Opinião

A dondoca e a arte – Totonho Laprovitera

 

 “Na essência somos iguais, nas diferenças nos respeitamos.” (Santo Agostinho)

Assistindo a uma aula-espetáculo do formidável escritor e dramaturgo Ariano Suassuna, escutei o seguinte caso.

Em Paris, por ocasião de uma exposição de pinturas de Henri Matisse, uma emperequetada dondoca comentou ao artista: – “Nunca vi cachorro azul…” Aí, o mestre francês rebateu: – “Madame, isso não é um cachorro. É uma pintura.”

Essa história me fez refletir sobre o quanto a arte é ultrajada pelos arrogantes e insensíveis. Desrespeitada.

Pois bem. Em meu percurso artístico, honra-me ter participado em 1988 da pintura do Painel para o Aeroporto Internacional Pinto Martins, em Fortaleza. Concebido pelo projeto Condomínio da Arte, o valor de sua aquisição foi destinado para o Iprede, ONG com décadas de atuação no combate à desnutrição infantil e foco no desenvolvimento da primeira infância. A instituição é referência no Ceará.

Participaram do Painel os seguintes artistas: Antenor Lago; Ascal; Barrinha; Cecília Castellini; Claudio Cesar; Edmar Gonçalves; Emília Porto; José Guedes; José Mesquita; Kazane; Maria Tereza Pinto; Magda; Mano Alencar; Marô; Maurício Cals; Raimundo Fagner; Tota; Totonho Laprovitera; e Vando Figueiredo. Pois é, nós, artistas, sempre temos feito a nossa (p)arte!
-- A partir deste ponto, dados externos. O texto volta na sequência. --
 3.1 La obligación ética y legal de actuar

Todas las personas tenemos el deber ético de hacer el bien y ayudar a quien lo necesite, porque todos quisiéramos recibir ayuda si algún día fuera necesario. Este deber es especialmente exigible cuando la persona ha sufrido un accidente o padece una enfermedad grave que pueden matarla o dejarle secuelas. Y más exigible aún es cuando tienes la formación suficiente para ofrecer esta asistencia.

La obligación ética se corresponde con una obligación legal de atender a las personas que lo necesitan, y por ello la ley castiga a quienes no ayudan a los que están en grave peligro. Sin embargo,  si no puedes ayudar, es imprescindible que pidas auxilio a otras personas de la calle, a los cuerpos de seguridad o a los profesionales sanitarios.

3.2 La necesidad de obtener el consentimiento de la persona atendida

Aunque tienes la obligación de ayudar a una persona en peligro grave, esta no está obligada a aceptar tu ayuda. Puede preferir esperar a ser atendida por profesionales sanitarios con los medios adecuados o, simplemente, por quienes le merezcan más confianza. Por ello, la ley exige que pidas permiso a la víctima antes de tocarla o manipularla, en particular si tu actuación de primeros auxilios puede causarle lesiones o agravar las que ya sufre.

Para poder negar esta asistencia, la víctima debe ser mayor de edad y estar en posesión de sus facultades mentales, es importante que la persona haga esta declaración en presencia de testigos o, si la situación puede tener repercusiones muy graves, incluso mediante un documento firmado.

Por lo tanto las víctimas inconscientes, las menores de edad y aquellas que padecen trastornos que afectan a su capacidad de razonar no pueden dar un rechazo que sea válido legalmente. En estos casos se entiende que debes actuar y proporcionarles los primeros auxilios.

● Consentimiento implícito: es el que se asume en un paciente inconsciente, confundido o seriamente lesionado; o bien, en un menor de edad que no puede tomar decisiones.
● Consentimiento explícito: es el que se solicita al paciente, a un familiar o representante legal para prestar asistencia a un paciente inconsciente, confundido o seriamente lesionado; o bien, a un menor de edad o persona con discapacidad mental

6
Agora, infelizmente, com a administração da Fraport, o Painel sumiu do “Fortaleza Airport”.

Questionado pelo artista Francisco Ivo, a Ouvidoria da Fraport Brasil – Fortaleza esclareceu que “três grandes quadros estão no Terminal de Cargas Internacional e um outro está guardado, pois passará por um reparo”. Ora, em uma peça única, o Painel é formado por quatro módulos, o que eles chamam de quadros. Quer dizer, será que esquartejaram o Painel e enterraram a memória de uma bela história de Arte com alcance social, que enaltece a nossa Cultura?

Questionado por mim, com solicitação de visita técnica para verificarmos as atuais condições da obra de arte,  a Ouvidoria da Fraport Brasil – Fortaleza esclareceu: “Antes de mais nada, destacamos que respeitamos sobremaneira a obra artística que estava exposta no terminal de passageiros do Aeroporto Pinto Martins, assim como reconhecemos sua importância histórica/artística para a cultura da cidade de Fortaleza e do Estado do Ceará. Por outro lado, informamos que o terminal de passageiros do Aeroporto Internacional Pinto Martins passou por uma grande reforma, em cumprimento ao Contrato de Concessão nº 004/ANAC/2017 e, em razão disso, e justamente para preservar a obra de tamanha importância, para evitar danos, o painel foi retirado e devidamente acondicionado no depósito da empresa. Ocorre que, após as reformas mencionadas, tendo em vista que não se tem conhecimento acerca do tombamento de tal obra e necessidade de manutenção no local onde estava exposta, a concessionária decidiu por não recolocá-las no local de onde foram retiradas, mas sim doá-las a alguma instituição que possa expô-la em local apropriado para tanto, dando o devido destaque que tal obra – de inquestionável valor histórico/artístico – merece. Aproveitamos o ensejo para pedir indicações de instituições que possam receber a obra.”

Insistimos e a visita técnica foi realizada. Representantes da Fraport reafirmaram a injusta decisão de se livrar do histórico  painel artístico, belíssima obra da arte cearense!

Tomara, Deus, que não valha a prática da cultura da “dondoca diante da arte”.